2.) I prefer on-site because it's faster and I generally work/live in places with crap ISPs. I also don't have to worry about connectivity. But I can see a good case for online backups in a lot of cases as well.

3.) The real question here: online backups (as on, actually turned on/plugged in) versus offline backups (hard drive disconnected in a drawer). If you have your device offline and unplugged, it's much less likely to get damaged, hacked, corrupted, accidently deleted, or anything else that can happen to these things. But, you have to go plug it in when you are ready to access it. Depends on what you need.

4.) Windows I just Ctrl-C / Ctrl-V files that I want to back up, I haven't found a good automated system that I like yet for Windows. OS X I use Time Machine. Linux I use rsync.

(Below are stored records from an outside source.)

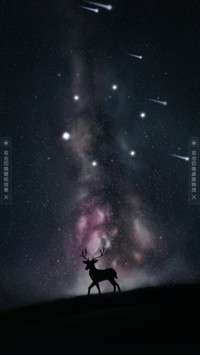 繁星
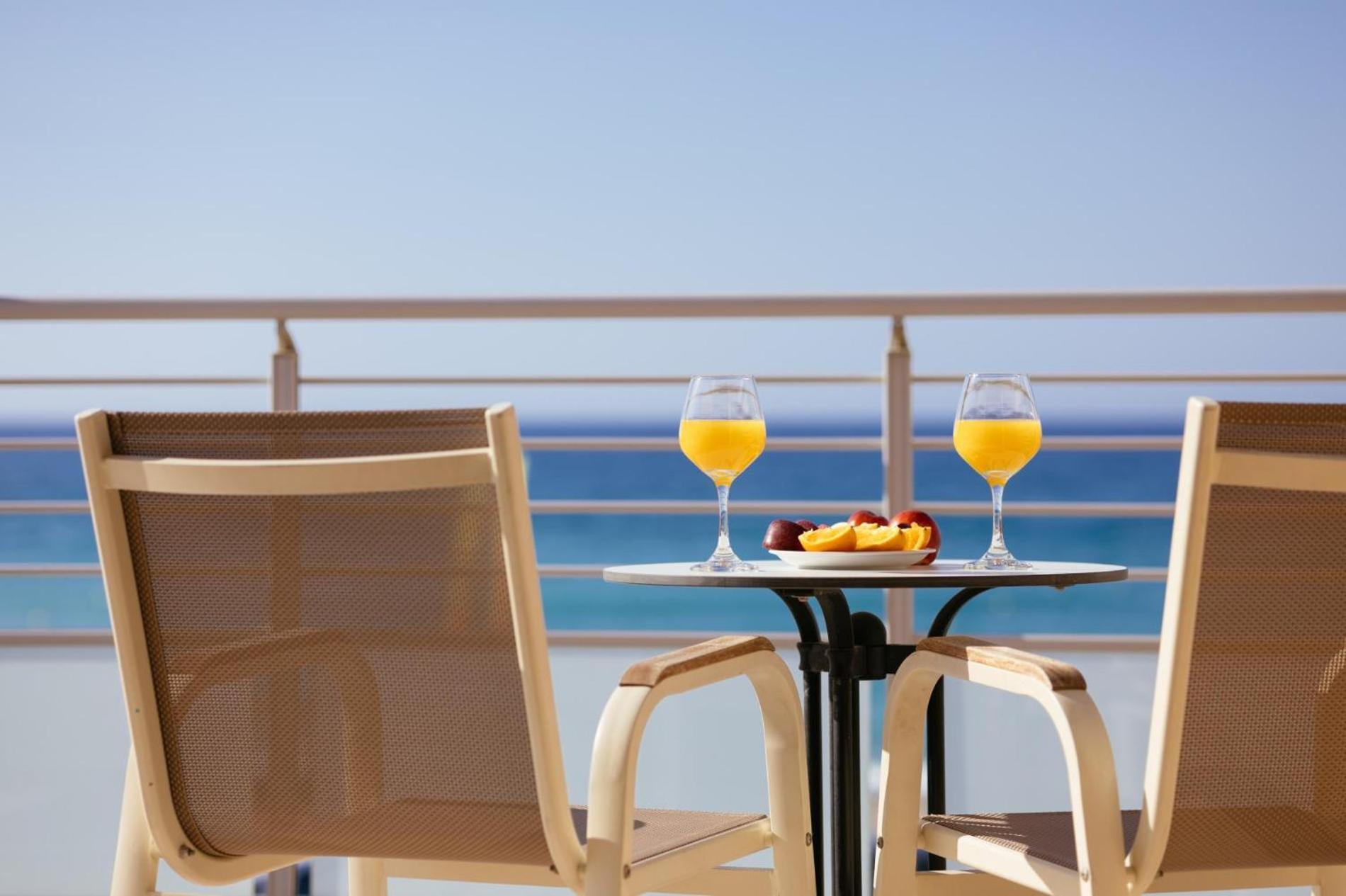 Villa Avra Ρέθυμνο Εξωτερικό φωτογραφία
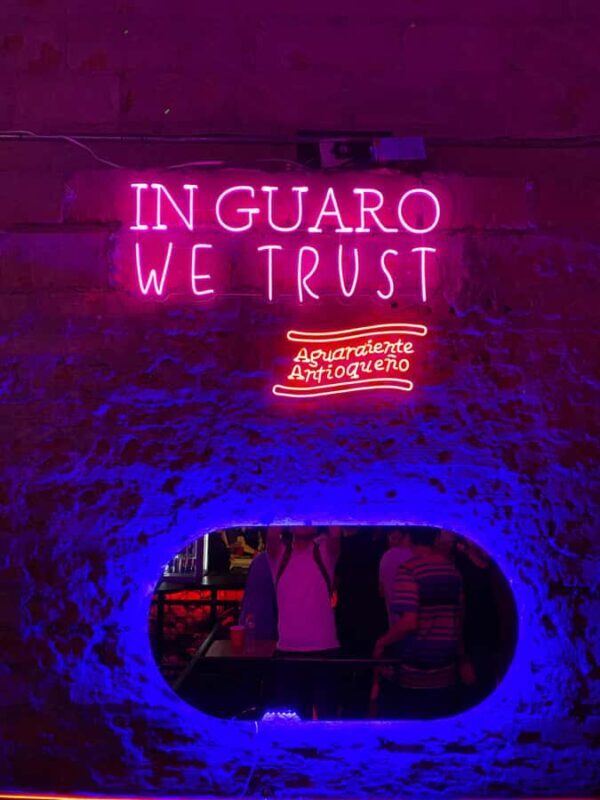 Nightlife Medellin, Rooftops, bars and Clubs - Nightlife Medellin, Rooftops, Bars and Clubs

I'm a big fan of a local NAS myself, and that's what I use for my own computers. Our work server we have a NAS for on-site backups that stays online, and we also do a monthly offline copy to spare drives which are kept off site (in case the building burns down or something), and we have dabbled with online AWS backups as well, but didn't stick with them because we didn't see enough benefit (and there was some question of data protection/privacy on a system you don't have direct control over).
 
1. Do folks here recommend just backing up select files, or the whole system drive? It seems logical to backup the my music, my pictures, my docs, etc. That would include things like MS Office docs. And not backup programs and games.
2. Do people here prefer online backup solutions, or onsite. For the latter, example is a USB hard drive.
3. If onsite is a good way to backup files, is it better to use a USB hard drive vs a secondary drive inside the PC or laptop?
4. Is the built-in Windows backup option good enough? Or do people here recommend a third party software solution?
I use EZgig to copy our OS drive. Once a month seems to be enough. For data files I use a batch file and XCopy and PKZip each with a long string of parameters to backup our data.

USB3 and 100Mbps are fast enough that internal or external is not important. I do an automatic backup to internal removable drives on our server each night. I do a manual backup to an external drive from my notebook.

But the most important criteria is making choices that you will actually get your job done.